Es ist ein verbreiteter Irrglaube, dass das frühe Zubettgehen gesund sei – weil der Schlaf vor Mitternacht der wichtigste und erholsamste sei. Fakt ist, dass wir in den ersten drei bis vier Stunden die meisten Tiefschlafphasen durchlaufen, die besonders erholsam sind. Dafür ist es aber egal, ob wir um 20, 22 oder um 24 Uhr ins Bett gehen.

2. Störenfried Vollmond

Der Vollmond inspiriert die Menschen seit Jahrtausenden. Er soll neben seinem offensichtlichen Einfluss auf die Gezeiten der Ozeane auch Tiere und Pflanzen beeinflussen – und uns Menschen. Viele glauben etwa, der Vollmond beeinträchtige ihren Schlaf. Allerdings konnten Schlafforscher einen statistisch signifikanten Zusammenhang zwischen Mondphasen und Schlafqualität bisher nicht belegen.

3. Acht Stunden sind Minimum.

Die Acht scheint beim Thema Schlaf eine magische Zahl zu sein. Der Realität entspricht sie allerdings selten. Denn die optimale Schlafdauer ist individuell höchst unterschiedlich. Kurzschläfer sind schon mit fünf Stunden oder sogar noch weniger zufrieden. Das absolute Minimum liegt nach Meinung der Schlafforscher bei vier Stunden. Langschläfer dagegen brauchen ihre neun Stunden – oder mehr. Entscheidend ist in jedem Fall, dass wir tagsüber leistungsfähig und nicht dauernd müde sind.
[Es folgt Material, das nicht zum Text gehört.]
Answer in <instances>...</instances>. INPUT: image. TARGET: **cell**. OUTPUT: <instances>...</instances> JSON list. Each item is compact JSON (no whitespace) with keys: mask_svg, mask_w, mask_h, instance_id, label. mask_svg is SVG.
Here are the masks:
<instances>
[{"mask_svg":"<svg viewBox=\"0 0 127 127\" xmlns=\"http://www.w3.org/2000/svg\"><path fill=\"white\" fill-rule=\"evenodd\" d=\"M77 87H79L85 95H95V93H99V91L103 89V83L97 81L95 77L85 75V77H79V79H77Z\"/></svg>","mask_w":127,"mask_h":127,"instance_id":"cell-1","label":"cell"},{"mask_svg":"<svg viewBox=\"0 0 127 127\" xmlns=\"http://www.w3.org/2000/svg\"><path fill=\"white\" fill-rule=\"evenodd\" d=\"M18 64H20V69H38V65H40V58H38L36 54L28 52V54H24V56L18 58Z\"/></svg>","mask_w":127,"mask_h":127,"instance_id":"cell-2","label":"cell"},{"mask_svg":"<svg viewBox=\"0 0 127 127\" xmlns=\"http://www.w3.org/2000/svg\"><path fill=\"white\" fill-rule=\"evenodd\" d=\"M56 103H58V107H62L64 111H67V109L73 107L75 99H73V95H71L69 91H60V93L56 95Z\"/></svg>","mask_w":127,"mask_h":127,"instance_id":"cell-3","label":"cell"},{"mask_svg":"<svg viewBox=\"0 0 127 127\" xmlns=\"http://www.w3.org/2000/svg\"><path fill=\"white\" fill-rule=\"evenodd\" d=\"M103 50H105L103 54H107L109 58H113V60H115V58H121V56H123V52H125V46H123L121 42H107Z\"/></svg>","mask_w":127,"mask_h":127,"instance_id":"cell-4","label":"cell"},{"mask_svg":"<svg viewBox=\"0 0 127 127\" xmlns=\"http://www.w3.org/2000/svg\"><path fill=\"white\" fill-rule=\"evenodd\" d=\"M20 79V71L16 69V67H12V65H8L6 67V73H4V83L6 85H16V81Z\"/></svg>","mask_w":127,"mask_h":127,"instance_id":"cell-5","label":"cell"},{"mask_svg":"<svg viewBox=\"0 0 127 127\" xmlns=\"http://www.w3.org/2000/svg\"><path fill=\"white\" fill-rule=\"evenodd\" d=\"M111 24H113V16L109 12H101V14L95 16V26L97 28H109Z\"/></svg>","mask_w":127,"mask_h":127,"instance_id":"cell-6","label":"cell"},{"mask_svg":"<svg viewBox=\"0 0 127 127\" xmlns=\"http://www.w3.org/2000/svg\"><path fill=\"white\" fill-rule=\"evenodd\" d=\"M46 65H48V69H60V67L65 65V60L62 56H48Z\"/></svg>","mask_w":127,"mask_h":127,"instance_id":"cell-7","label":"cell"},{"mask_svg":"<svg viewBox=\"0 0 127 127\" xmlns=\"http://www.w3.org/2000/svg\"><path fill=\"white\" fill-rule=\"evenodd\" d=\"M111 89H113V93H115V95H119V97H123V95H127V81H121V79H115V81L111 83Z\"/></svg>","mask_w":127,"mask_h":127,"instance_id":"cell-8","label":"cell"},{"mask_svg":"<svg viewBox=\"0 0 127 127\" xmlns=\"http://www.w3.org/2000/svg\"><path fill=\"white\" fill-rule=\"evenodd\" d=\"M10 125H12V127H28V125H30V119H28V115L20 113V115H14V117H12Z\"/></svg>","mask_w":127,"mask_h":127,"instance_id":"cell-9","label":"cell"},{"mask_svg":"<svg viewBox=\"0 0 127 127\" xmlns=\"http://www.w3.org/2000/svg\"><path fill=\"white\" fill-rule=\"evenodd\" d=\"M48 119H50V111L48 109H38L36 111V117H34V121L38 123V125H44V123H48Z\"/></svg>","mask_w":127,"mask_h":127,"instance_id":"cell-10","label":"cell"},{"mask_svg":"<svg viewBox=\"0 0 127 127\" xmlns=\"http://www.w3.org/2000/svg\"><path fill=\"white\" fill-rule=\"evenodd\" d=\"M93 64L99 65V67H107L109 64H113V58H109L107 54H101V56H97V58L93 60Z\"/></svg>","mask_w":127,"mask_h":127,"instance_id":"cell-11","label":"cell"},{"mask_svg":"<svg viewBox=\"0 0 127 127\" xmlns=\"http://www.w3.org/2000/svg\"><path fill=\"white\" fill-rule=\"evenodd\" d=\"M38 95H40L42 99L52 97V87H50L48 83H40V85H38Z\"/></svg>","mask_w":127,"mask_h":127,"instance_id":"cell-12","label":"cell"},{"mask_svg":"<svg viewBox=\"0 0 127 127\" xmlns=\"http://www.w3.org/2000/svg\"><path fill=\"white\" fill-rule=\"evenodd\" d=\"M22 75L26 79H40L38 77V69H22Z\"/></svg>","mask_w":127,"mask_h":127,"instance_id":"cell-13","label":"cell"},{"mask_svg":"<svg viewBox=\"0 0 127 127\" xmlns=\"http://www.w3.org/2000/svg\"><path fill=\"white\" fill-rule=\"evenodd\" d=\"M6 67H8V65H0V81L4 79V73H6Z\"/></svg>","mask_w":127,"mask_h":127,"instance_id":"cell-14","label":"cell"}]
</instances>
4. Ältere brauchen weniger Schlaf

Stimmt nicht. Zwar schlafen 70-Jährige nur noch 5 bis 6 Stunden pro Nacht. Doch was fehlt, holen sie sich tagsüber mit kleinen Nickerchen oder einem ausgewachsenen Mittagsschlaf auf. Ob Rentner oder Schüler: In allen Altersgruppen ist viel entscheidender, zu welchem Schlaftyp jemand gehört. Ob jemand also Lang- oder Kurzschläfer ist.

5. Mit Alkohol schlafen wir besser

Richtig ist, dass der Alkohol – siehe den viel gerühmten „Absacker“ – beim Einschlafen hilft. Der Schlaf selbst allerdings leidet eher unter Spirituosen. Studien belegen, dass Alkohol den Organismus unnötig belastet. Außerdem erhöht er die Wahrscheinlichkeit, nachts öfter aufzuwachen. Denn nach drei oder vier Stunden ist das Rauschmittel abgebaut – und ein „Mini-Entzug“ setzt ein. Die Folge: statt der anfänglichen Dämpfung eine Übererregung.